MATEC Web of Conferences
Volume 13, 2014ICPER 2014 - 4th International Conference on Production, Energy and Reliability
|Number of page(s)||7|
|Section||Energy and Fuel Technology|
|Published online||17 July 2014|
Solar Energy Potential Estimation in Perak Using Clearness Index and Artificial Neural Network
Mechanical Engineering Department, Universiti Teknologi PETRONAS, Bandar Seri Iskandar, 31750 Tronoh, Perak, Malaysia
a Corresponding author : email@example.com
In this paper solar energy potential has been estimated by two methods which are clearness index and artificial network (ANN) methods.

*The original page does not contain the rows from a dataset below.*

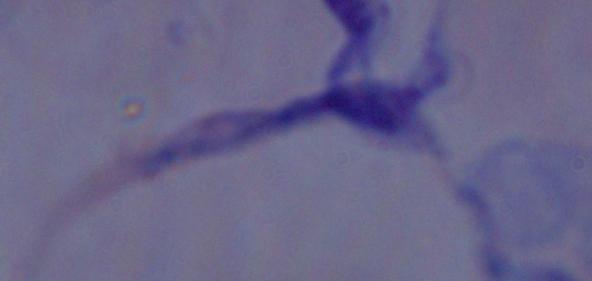

{
  "magnification": "1000x",
  "modality": "photomicrograph",
  "identification": "trypanosome"
}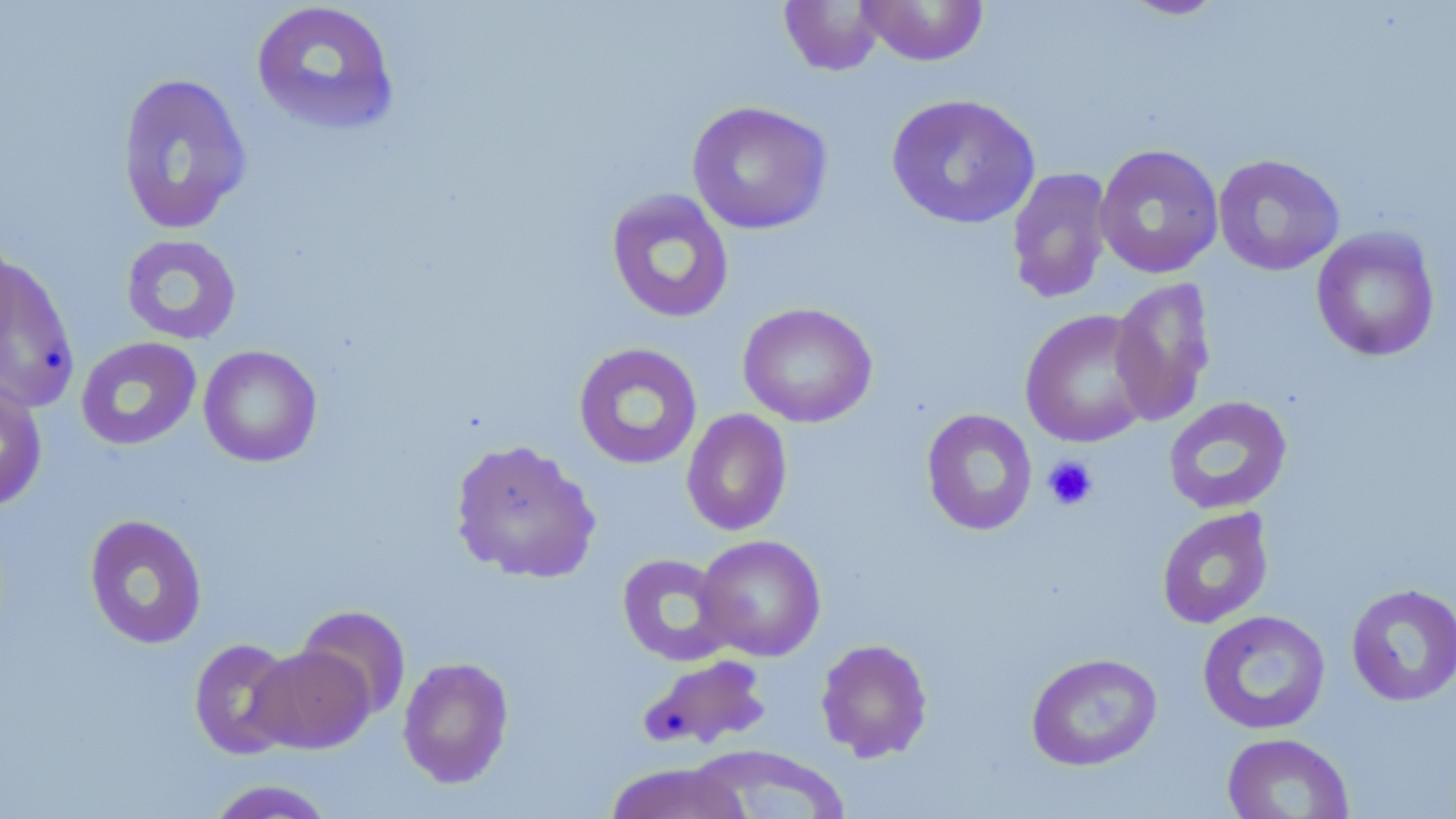

Approximate bounding boxes as (x1,y1)-(x2,y2) corner pairs in pixels. Platelet locations: (1043,455)-(1098,511). Uninfected red blood cell locations: (857,0)-(990,66), (1117,0)-(1229,20), (250,1)-(400,136), (779,1)-(887,76), (116,72)-(253,235), (886,93)-(1041,230), (687,101)-(832,235), (1094,144)-(1224,279), (1213,154)-(1345,276), (1006,167)-(1114,304), (605,188)-(735,324), (1311,227)-(1441,362), (121,234)-(242,345), (0,256)-(80,414), (1109,277)-(1217,426), (738,302)-(877,428), (1020,308)-(1156,448), (75,336)-(202,451), (573,342)-(703,470), (198,345)-(323,467), (0,379)-(49,511), (1163,396)-(1292,515), (921,408)-(1038,536), (681,409)-(793,537), (449,438)-(601,584), (1156,507)-(1274,629), (83,514)-(208,649), (695,534)-(826,661), (616,552)-(738,666), (1345,583)-(1456,707), (295,604)-(411,721), (1197,609)-(1331,735), (188,637)-(302,759), (815,638)-(933,762), (248,645)-(374,753), (1025,652)-(1163,771), (637,654)-(772,751), (397,656)-(514,788), (1221,732)-(1355,819), (688,745)-(851,818), (603,762)-(752,819), (203,779)-(338,819). Slide-level diagnosis: negative for blood parasites. Thin blood film. Image is 1456×819 pixels. Optical microscopy. 1000x magnification. May-Grünwald-Giemsa-stained preparation. Single field of view.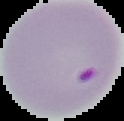
Summary:
  - Result: Plasmodium parasites detected
  - Image size: 124×121 pixels
  - Preparation: thin blood smear
  - Image type: segmented cell region with the area outside set to black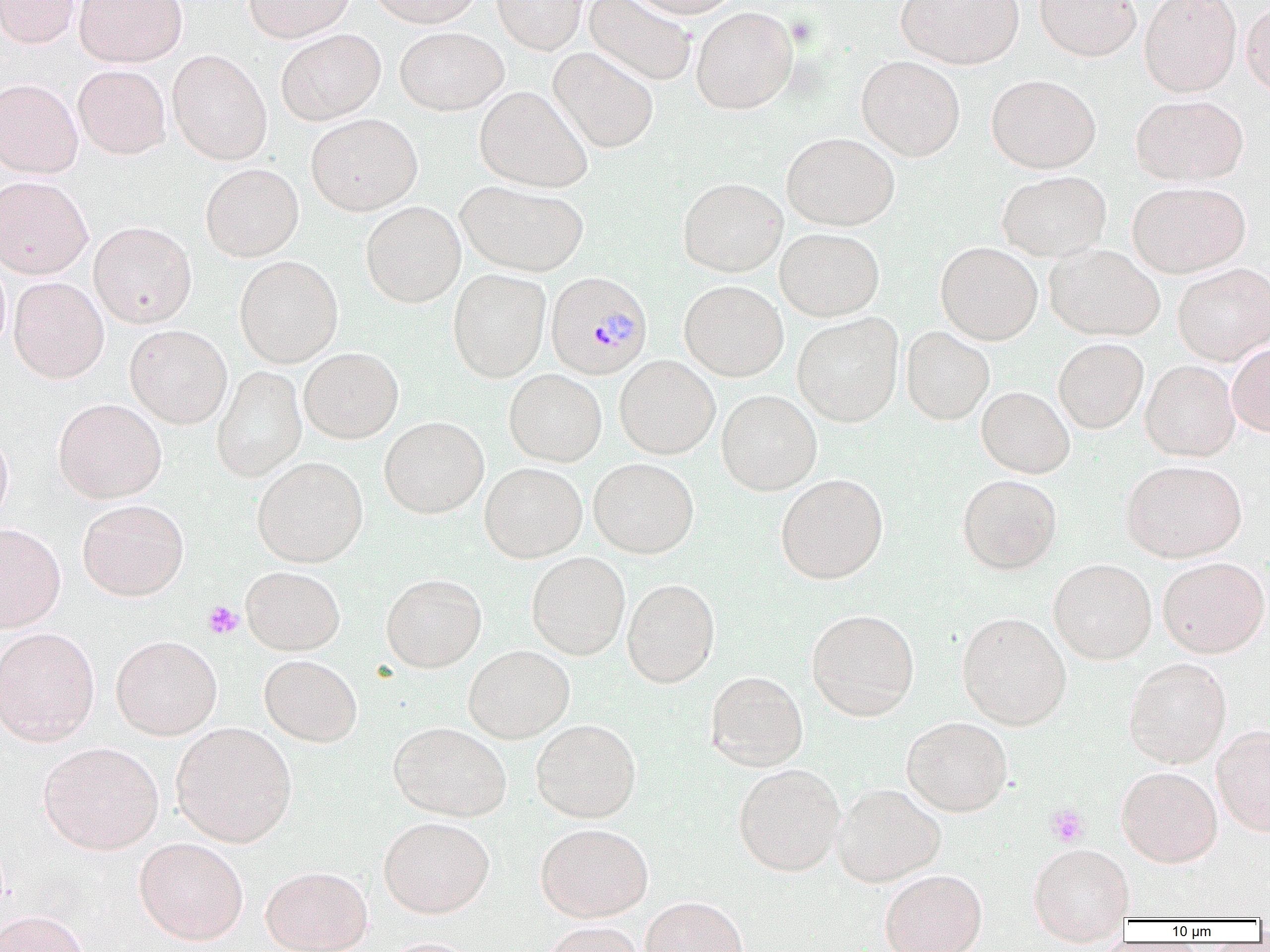
Summary:
  - Coordinate format: approximate bounding boxes as (x1, y1, x2, y2) in pixels
  - Plasmodium malariae-infected red blood cell locations: (545, 271, 652, 380)
  - Uninfected red blood cell locations: (0, 0, 80, 48), (73, 0, 187, 67), (244, 0, 354, 42), (367, 0, 483, 28), (493, 0, 587, 54), (584, 0, 696, 86), (627, 0, 741, 18), (896, 0, 1023, 68), (1034, 0, 1142, 61), (1139, 0, 1242, 97), (1241, 1, 1270, 98), (691, 6, 798, 114), (395, 27, 508, 115), (276, 29, 385, 125), (548, 47, 659, 153), (167, 50, 272, 165), (856, 56, 965, 161), (73, 65, 171, 159), (986, 74, 1101, 173), (0, 78, 83, 178), (474, 85, 592, 192), (1131, 94, 1248, 186), (306, 113, 422, 215), (782, 132, 899, 231), (200, 163, 304, 261), (997, 170, 1111, 261), (0, 175, 93, 279), (678, 177, 787, 278), (456, 180, 589, 277), (1127, 181, 1250, 277), (360, 201, 466, 307), (88, 221, 197, 328), (775, 227, 885, 322), (936, 242, 1043, 345), (1045, 243, 1165, 341), (234, 255, 343, 368), (0, 256, 11, 358), (1172, 262, 1270, 365), (448, 268, 551, 382), (9, 277, 109, 383), (679, 280, 788, 381), (792, 313, 904, 427), (125, 324, 232, 428), (901, 326, 994, 425), (1053, 338, 1148, 433), (1227, 343, 1270, 437), (299, 347, 403, 444), (614, 355, 720, 459), (1140, 361, 1240, 461), (212, 366, 307, 482), (503, 369, 607, 466), (976, 386, 1074, 478), (716, 390, 823, 495), (53, 398, 167, 503), (379, 416, 489, 518), (0, 426, 13, 528), (252, 456, 369, 567), (588, 457, 699, 558), (1121, 459, 1246, 561), (479, 462, 587, 563), (775, 472, 888, 584), (957, 474, 1062, 574), (77, 499, 189, 601), (0, 523, 65, 632), (527, 551, 630, 659), (1158, 556, 1269, 658), (1048, 558, 1157, 664), (240, 565, 346, 655), (381, 573, 487, 672), (622, 578, 720, 688), (806, 608, 920, 721), (957, 611, 1072, 730), (0, 627, 100, 746), (111, 634, 222, 739), (463, 645, 575, 743), (259, 654, 363, 747), (1124, 657, 1231, 768), (705, 670, 808, 771), (902, 716, 1013, 816), (530, 718, 642, 823), (171, 722, 297, 847), (388, 722, 512, 821), (1212, 724, 1270, 836), (38, 741, 163, 854), (733, 763, 845, 876), (1116, 767, 1222, 866), (832, 783, 946, 887), (378, 816, 495, 918), (535, 822, 653, 921), (134, 837, 249, 945), (1027, 842, 1134, 935), (260, 865, 373, 952), (880, 870, 987, 952), (640, 896, 749, 952), (0, 909, 88, 952), (541, 921, 647, 952), (371, 937, 482, 952)
  - Platelet locations: (202, 601, 242, 640), (1045, 803, 1089, 847)
  - Slide-level diagnosis: Plasmodium malariae
  - Magnification: 1000x
  - Field of view: one of a larger specimen
  - Modality: light microscopy
  - Image size: 1270×952 pixels
  - Preparation: thin blood smear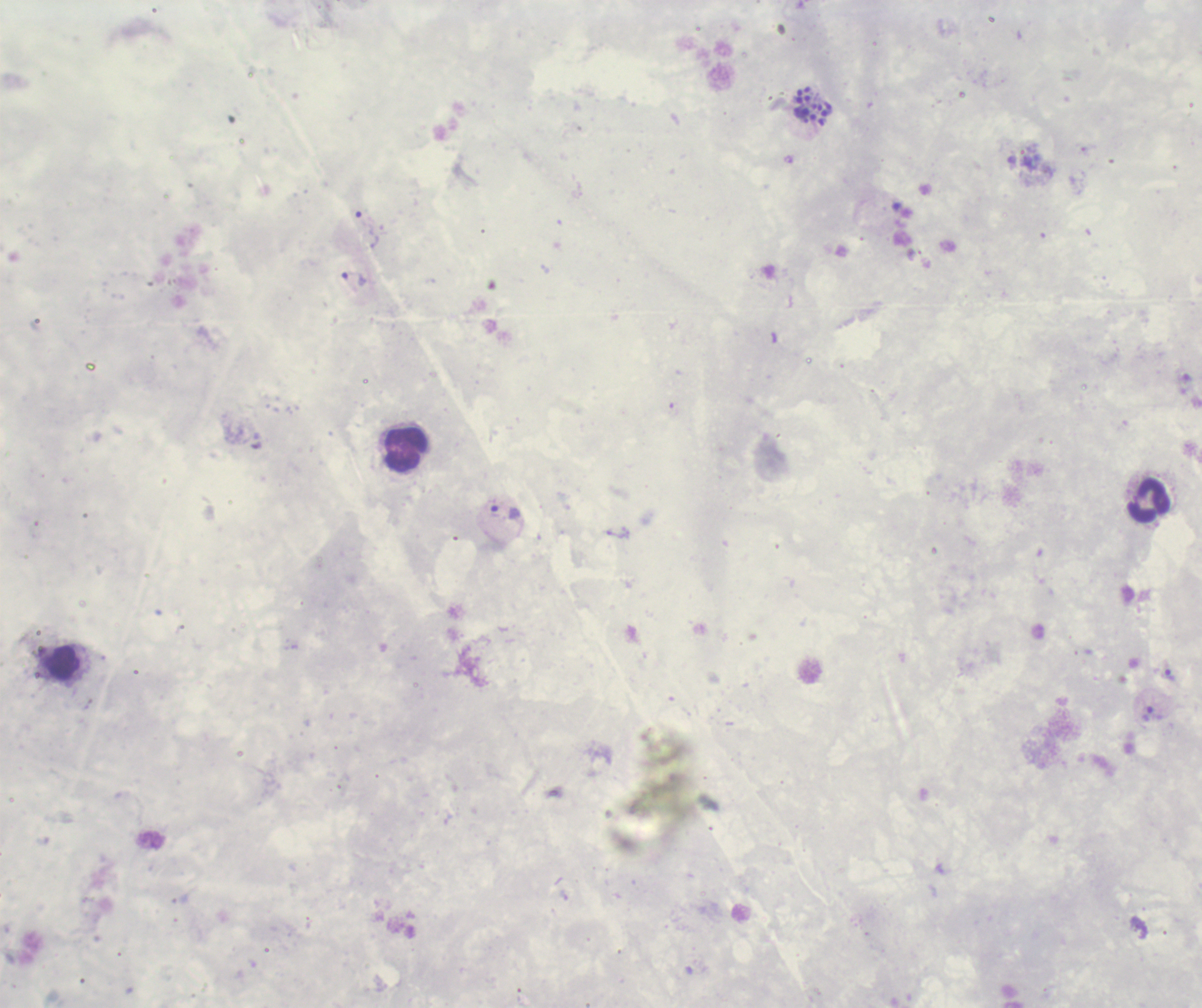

The selected region is Seri Iskandar, Perak (4°24´latitude, 100°58´E longitude, 24 m altitude). Experimental data (monthly average daily radiation on horizontal surface) was obtained from UTP solar research site in UTP campus. The data include the period of 2010 to 2012 and were used for testing the artificial neural network model and also for determination of clearness index. Also the experimental data of the three meteorological, Ipoh, Bayan Lepas & KLIA were used in calculating the clearness index and for training the neural network. Result shows that clearness index for Seri Iskandar is 0.52, the highest radiation is on February (20.45 MJ/m2/day), annual average is 18.25 MJ/m2/day and clearness index is more accurate than ANN when there is limited data supply. In general, Perak states show strong potential for solar energy application.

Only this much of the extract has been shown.